Your goal ->
Copy the following lines word for word, starting at the line that contains "If comparing the" and continuing through the last line of the items.
##### Exercise materials
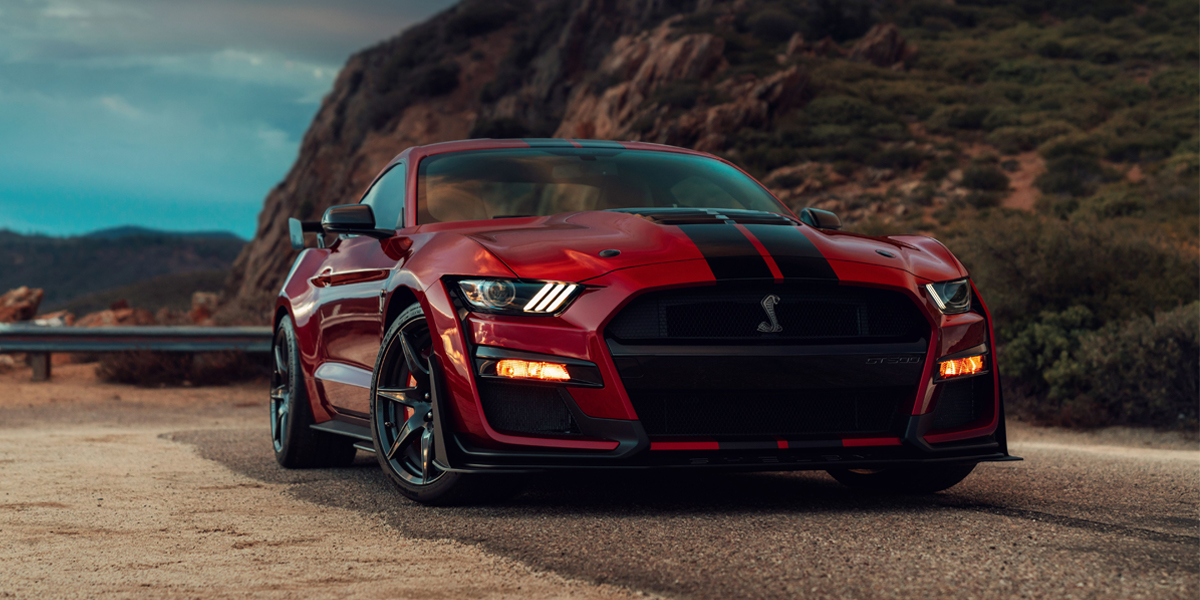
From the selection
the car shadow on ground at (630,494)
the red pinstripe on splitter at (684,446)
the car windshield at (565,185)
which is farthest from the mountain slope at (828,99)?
the red pinstripe on splitter at (684,446)

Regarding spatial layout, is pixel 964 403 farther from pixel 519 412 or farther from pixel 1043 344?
pixel 1043 344

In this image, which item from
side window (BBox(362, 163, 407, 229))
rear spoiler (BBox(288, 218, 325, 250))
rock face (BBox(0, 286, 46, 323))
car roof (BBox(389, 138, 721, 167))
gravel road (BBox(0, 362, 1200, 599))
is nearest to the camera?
gravel road (BBox(0, 362, 1200, 599))

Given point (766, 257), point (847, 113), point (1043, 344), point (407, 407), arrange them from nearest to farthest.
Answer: point (766, 257) < point (407, 407) < point (1043, 344) < point (847, 113)

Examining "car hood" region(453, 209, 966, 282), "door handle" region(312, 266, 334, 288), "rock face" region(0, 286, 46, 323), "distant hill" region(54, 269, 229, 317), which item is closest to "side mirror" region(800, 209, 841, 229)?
"car hood" region(453, 209, 966, 282)

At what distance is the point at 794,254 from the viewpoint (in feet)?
13.3

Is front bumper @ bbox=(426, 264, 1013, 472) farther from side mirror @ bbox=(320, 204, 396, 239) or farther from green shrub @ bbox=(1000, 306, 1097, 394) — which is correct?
green shrub @ bbox=(1000, 306, 1097, 394)

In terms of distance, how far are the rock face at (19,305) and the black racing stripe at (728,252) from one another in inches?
658

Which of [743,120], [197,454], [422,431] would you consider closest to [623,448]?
[422,431]

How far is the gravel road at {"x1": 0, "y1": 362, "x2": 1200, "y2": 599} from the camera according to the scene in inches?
116

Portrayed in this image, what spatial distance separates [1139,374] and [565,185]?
6.46 meters

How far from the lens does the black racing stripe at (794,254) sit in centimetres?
394

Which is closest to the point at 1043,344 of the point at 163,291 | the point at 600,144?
the point at 600,144

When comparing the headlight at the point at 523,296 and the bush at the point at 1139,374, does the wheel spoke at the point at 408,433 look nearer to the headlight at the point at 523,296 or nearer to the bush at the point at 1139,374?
the headlight at the point at 523,296

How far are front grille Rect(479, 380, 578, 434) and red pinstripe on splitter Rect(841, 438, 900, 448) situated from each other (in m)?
0.98
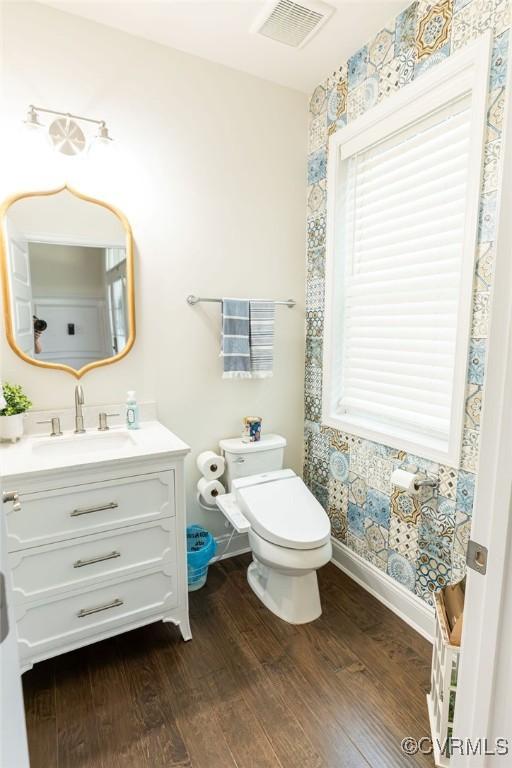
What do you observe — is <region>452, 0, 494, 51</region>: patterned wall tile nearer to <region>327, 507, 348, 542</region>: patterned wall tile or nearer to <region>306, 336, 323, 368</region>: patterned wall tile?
<region>306, 336, 323, 368</region>: patterned wall tile

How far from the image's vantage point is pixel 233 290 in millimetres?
2252

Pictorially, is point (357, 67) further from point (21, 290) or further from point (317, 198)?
point (21, 290)

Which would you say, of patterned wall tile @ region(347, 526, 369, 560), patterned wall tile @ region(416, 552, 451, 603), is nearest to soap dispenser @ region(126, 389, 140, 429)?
patterned wall tile @ region(347, 526, 369, 560)

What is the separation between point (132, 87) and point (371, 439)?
2.02 m

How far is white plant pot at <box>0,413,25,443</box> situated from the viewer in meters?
1.66

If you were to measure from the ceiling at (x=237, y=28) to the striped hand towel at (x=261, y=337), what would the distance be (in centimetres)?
120

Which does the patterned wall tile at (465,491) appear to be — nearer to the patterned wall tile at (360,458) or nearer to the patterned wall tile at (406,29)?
the patterned wall tile at (360,458)

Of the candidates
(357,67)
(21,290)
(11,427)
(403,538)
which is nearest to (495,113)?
(357,67)

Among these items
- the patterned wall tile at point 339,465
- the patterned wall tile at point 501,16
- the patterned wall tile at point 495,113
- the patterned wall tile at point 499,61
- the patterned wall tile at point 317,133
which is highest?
the patterned wall tile at point 317,133

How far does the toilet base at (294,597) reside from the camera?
73.1 inches

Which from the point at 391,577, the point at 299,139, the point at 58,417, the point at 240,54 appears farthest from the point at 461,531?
the point at 240,54

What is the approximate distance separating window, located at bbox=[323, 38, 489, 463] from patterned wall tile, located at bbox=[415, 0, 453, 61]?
10 cm

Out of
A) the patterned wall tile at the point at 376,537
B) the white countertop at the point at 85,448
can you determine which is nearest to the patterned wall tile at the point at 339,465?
the patterned wall tile at the point at 376,537

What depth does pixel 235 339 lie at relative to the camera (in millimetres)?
2170
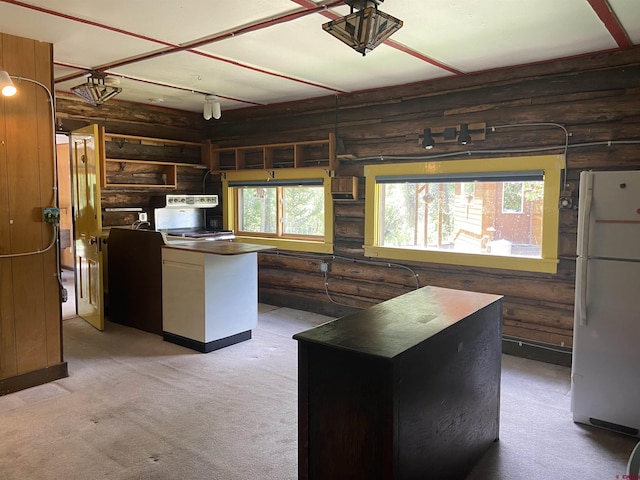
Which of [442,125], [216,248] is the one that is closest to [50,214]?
[216,248]

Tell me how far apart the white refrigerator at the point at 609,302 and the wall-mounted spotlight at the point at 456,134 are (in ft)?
5.03

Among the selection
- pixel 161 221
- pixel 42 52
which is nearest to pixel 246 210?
pixel 161 221

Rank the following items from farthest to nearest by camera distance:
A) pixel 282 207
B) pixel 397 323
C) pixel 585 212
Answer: pixel 282 207 < pixel 585 212 < pixel 397 323

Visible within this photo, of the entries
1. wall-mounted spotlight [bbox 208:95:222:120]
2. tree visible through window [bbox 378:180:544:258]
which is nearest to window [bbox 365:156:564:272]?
tree visible through window [bbox 378:180:544:258]

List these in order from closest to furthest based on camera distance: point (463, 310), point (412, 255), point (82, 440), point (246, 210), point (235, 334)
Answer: point (463, 310) → point (82, 440) → point (235, 334) → point (412, 255) → point (246, 210)

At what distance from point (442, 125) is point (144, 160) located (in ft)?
11.7

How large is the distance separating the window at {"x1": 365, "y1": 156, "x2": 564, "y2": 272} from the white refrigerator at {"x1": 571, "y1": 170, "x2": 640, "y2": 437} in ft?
3.69

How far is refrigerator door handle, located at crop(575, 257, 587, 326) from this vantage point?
3.01m

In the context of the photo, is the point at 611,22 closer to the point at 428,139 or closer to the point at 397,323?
the point at 428,139

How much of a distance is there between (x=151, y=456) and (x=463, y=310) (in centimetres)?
190

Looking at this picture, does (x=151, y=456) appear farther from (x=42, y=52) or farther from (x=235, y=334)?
(x=42, y=52)

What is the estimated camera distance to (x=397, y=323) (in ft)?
7.74

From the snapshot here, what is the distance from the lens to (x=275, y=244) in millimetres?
6070

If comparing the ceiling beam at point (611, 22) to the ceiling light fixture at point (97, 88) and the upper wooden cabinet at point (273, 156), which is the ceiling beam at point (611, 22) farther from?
the ceiling light fixture at point (97, 88)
##########
Finished answer ->
If comparing the ceiling beam at point (611, 22) to the ceiling light fixture at point (97, 88) and the upper wooden cabinet at point (273, 156), which is the ceiling beam at point (611, 22) farther from?
the ceiling light fixture at point (97, 88)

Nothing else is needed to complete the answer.